Diciembre, un salto en el calendario capaz de dejar en suspenso lo importante.
Por Carolína Vásquez
Araya
Cada fin de año se
produce la misma dinámica colectiva, de edulcoradas celebraciones navideñas con
su fuerte componente de consumismo. Sin embargo, esa necesidad de huir, de suspender
la realidad para sumergirse en la fantasía de un espacio-tiempo durante el cual
se imponga una tregua, es para muchos un requisito indispensable que les
permite continuar enfrentando unos desafíos que los superan. Con la fuerza de
las tradiciones más arraigadas y alimentado por un sistema de consumo masivo
capaz de condicionar la economía familiar, diciembre se presenta cada año como
un acuerdo social y psicológico cargado de esperanza, pero también como un
mecanismo para evadir la fuerza de las circunstancias.
Durante un mes se tiene
la idea de fin de ciclo; en él se instala una sensación de nuevo inicio según
nuevos propósitos con la búsqueda de diferentes resultados, pero en realidad
solo es la continuidad de un flujo temporal en el cual permanecen los mismos
problemas y desafíos, similares carencias y profundas desigualdades.
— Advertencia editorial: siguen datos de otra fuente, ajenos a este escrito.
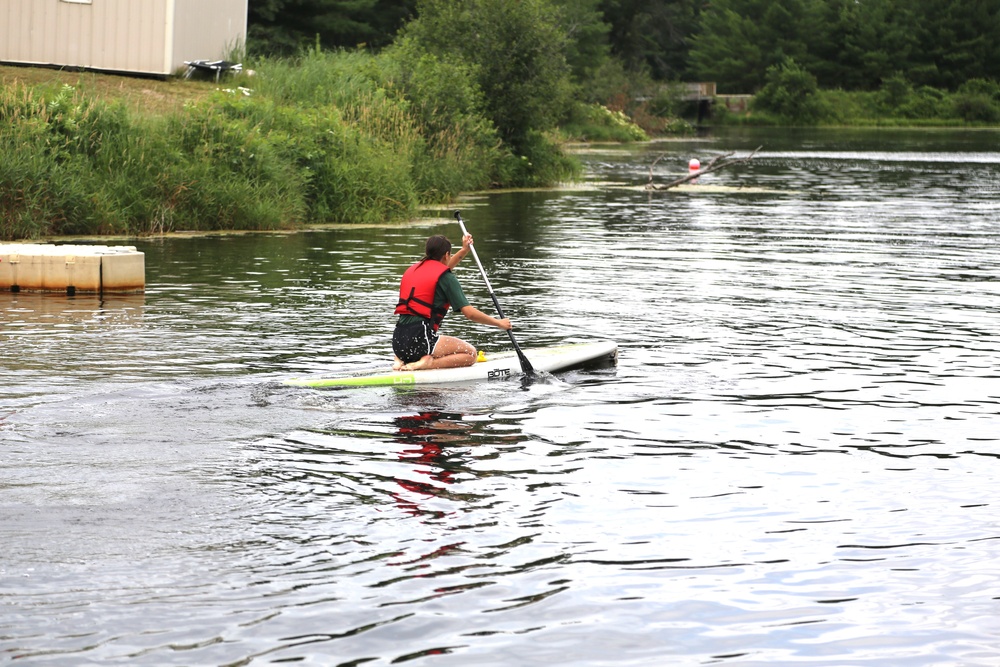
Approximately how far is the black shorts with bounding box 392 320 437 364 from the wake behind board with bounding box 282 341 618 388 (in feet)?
0.69

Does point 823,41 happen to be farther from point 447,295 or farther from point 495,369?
point 447,295

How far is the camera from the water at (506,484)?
6070mm

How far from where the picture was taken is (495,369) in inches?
452

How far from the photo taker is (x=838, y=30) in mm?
96375

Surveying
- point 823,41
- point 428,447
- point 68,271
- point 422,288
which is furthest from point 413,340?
point 823,41

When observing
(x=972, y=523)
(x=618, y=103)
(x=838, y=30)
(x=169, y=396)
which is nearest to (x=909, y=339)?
(x=972, y=523)

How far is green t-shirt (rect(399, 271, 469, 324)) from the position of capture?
11047 millimetres

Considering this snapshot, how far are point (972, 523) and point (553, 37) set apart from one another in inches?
1124

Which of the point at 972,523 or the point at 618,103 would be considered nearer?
the point at 972,523

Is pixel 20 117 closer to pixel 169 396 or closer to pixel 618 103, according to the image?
pixel 169 396

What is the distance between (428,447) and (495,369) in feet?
8.10

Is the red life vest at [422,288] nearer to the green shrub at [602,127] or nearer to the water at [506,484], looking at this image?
the water at [506,484]

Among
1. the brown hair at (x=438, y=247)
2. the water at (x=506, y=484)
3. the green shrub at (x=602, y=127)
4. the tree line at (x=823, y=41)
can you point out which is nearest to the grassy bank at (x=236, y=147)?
the water at (x=506, y=484)

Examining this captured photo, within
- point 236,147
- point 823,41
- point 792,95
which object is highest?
point 823,41
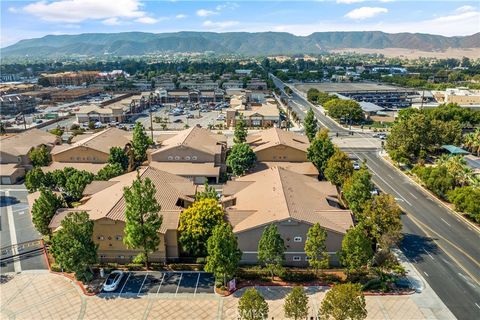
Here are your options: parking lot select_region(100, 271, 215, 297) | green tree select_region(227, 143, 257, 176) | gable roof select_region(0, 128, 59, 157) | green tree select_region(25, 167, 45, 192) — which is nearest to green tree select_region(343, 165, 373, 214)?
parking lot select_region(100, 271, 215, 297)

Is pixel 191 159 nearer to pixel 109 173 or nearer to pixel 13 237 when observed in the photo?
pixel 109 173

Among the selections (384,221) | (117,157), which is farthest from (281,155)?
(384,221)

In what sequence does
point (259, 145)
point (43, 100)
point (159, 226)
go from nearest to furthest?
point (159, 226) < point (259, 145) < point (43, 100)

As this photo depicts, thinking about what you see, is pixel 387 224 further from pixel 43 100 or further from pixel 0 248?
pixel 43 100

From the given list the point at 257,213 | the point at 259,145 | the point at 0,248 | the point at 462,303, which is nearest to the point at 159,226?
the point at 257,213

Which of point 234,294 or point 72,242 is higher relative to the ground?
point 72,242

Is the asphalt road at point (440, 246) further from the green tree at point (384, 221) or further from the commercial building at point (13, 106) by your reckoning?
the commercial building at point (13, 106)

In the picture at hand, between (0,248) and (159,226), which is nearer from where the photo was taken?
(159,226)

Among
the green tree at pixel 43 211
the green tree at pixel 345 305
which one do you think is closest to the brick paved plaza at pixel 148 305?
the green tree at pixel 345 305
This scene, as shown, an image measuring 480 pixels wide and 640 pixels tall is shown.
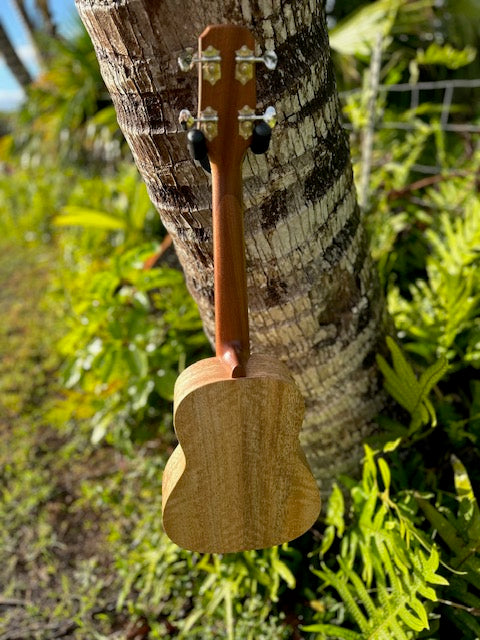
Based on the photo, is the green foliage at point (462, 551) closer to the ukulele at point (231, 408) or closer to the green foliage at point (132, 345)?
the ukulele at point (231, 408)

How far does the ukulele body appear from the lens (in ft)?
3.32

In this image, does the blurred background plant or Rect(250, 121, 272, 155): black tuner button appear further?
the blurred background plant

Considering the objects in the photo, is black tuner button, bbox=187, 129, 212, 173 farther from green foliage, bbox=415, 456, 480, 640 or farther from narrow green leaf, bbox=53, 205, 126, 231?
narrow green leaf, bbox=53, 205, 126, 231

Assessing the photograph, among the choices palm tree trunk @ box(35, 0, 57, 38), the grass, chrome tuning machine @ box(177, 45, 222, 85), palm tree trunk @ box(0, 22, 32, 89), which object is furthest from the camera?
palm tree trunk @ box(35, 0, 57, 38)

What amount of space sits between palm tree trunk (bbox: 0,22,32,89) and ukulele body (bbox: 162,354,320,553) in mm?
7382

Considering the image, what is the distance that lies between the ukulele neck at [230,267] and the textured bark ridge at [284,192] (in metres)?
0.14

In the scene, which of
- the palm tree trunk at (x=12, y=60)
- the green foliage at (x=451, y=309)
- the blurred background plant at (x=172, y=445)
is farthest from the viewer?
the palm tree trunk at (x=12, y=60)

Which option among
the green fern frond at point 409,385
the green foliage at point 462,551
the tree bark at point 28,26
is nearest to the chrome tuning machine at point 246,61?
the green fern frond at point 409,385

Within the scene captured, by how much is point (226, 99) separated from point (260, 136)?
8cm

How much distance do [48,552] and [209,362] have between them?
1854 mm

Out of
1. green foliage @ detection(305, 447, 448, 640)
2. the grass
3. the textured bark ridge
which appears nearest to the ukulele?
the textured bark ridge

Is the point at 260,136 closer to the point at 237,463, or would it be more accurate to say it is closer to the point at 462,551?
the point at 237,463

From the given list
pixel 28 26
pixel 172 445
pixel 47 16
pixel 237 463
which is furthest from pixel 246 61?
pixel 28 26

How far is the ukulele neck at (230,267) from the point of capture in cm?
96
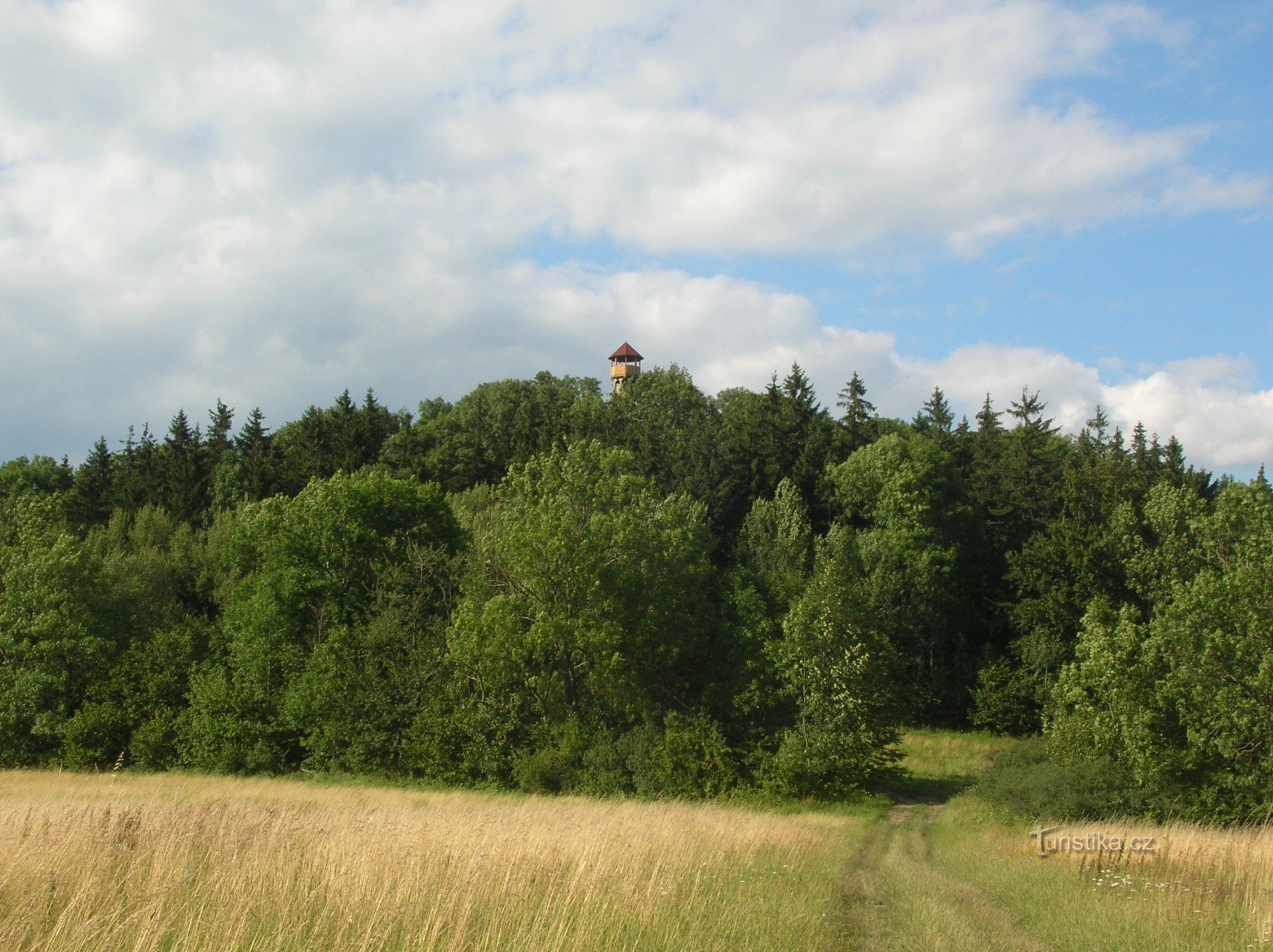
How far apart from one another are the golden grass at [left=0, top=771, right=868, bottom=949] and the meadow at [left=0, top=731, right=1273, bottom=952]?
3 centimetres

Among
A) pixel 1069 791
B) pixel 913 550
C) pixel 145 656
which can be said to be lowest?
pixel 1069 791

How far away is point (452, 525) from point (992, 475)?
121 ft

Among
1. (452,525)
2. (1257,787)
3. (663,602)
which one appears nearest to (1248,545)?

La tregua,
sin embargo, suele contener un factor de optimismo capaz de orientar las
expectativas hacia la búsqueda de un cambio. En los países latinoamericanos, en
donde las raíces de sus tradiciones religiosas se entrelazan con una fuerte
herencia colonial de estructuras verticales, racismo y marginación, los anhelos
de paz y concordia tan abundantes durante las fiestas solo rascan la superficie
de las sociedades.
Mas de la mitad de los
pueblos de nuestro continente sobreviven a duras penas entre la pérdida de
derechos, el hambre y un sistema económico cuya premisa es el aprovechamiento
de las necesidades de las mayorías para enriquecimiento de unos pocos,
protegido en sus abusos por gobiernos corruptos pero sobre todo incapaces de
gestionar la administración de políticas públicas eficaces y correctas. Los
buenos deseos decembrinos quedan obsoletos como aquellas tarjetas navideñas
tiradas al basurero en cuanto despunta enero. Los indicadores de desarrollo -o
deberíamos decir “de subdesarrollo”- siguen señalando con cruda exactitud la
ausencia de Estado en la mayoría de nuestros países, tal y como se le describe
en ese texto fantasioso llamado texto constitucional.
Conscientes de las
ventajas de aprovechar este tiempo suspendido para desviar la atención de la
ciudadanía y ocultar sus maniobras, quienes gobiernan y quienes inciden desde
las sombras en la gestión pública amarran tratos, ocultan evidencias y engañan
con estrategias de imagen. En la realidad, el deslumbramiento colectivo de las
fiestas de fin de año -con su carga emotiva de ofertas de paz y prosperidad-
adormece y le pone filtro al color del paisaje sin transformar ni un ápice el
verdadero escenario. El golpe de realidad llega sin anestesia en cuanto
comienza el año con su carga de deudas, desempleo y el inevitable
enfrentamiento con un sistema depredador sólido e inamovible.
La esperanza del cambio
hacia un sistema más equilibrado de poderes y oportunidades no se convertirá en
realidad de la mano de un simple salto de fecha. Será posible, si acaso, con la
firme determinación de actuar para provocarlo, de generar una dinámica social
capaz de pasar hacia el nuevo año con la suficiente lucidez y resolución que
haga realidad ese cambio, y con la disposición de trabajar duro para lograrlo.